Requirement:
Which lines of the data contain the string "position"? Pick out and copy each of them, treating case as significant.
** Start of Data to use **
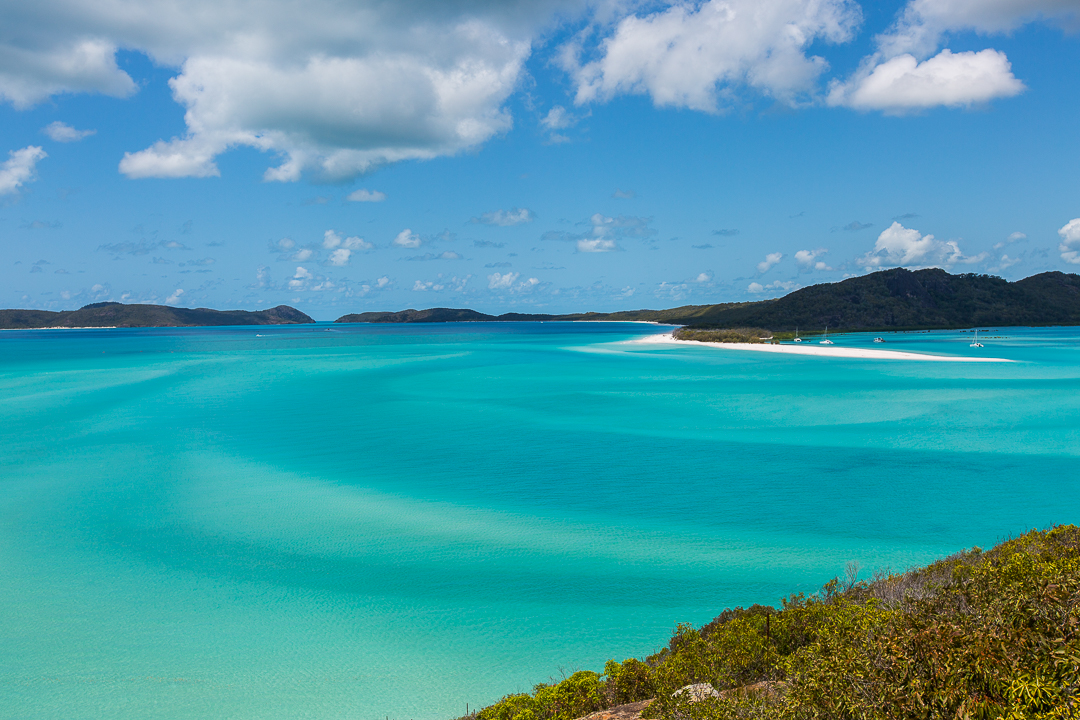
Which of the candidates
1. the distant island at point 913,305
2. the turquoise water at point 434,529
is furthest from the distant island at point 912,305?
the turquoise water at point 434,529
** End of Data to use **
** Start of Data to use **
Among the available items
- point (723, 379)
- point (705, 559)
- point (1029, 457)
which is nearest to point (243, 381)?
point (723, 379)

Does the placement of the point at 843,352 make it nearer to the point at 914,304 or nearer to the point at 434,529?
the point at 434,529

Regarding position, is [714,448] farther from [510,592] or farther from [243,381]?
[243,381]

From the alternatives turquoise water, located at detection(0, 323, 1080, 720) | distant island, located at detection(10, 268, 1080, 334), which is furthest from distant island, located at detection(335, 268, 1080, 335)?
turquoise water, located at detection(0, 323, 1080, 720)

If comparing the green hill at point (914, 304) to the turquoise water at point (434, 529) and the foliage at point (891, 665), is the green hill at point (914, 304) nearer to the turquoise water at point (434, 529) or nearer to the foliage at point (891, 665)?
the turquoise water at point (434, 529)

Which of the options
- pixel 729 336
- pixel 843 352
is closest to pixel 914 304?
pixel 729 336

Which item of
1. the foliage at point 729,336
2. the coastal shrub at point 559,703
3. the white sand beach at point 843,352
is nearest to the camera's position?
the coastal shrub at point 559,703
** End of Data to use **
Answer in full:
Regarding position, is [714,448] farther from [510,592] or farther from [243,381]?
is nearest to the camera's position?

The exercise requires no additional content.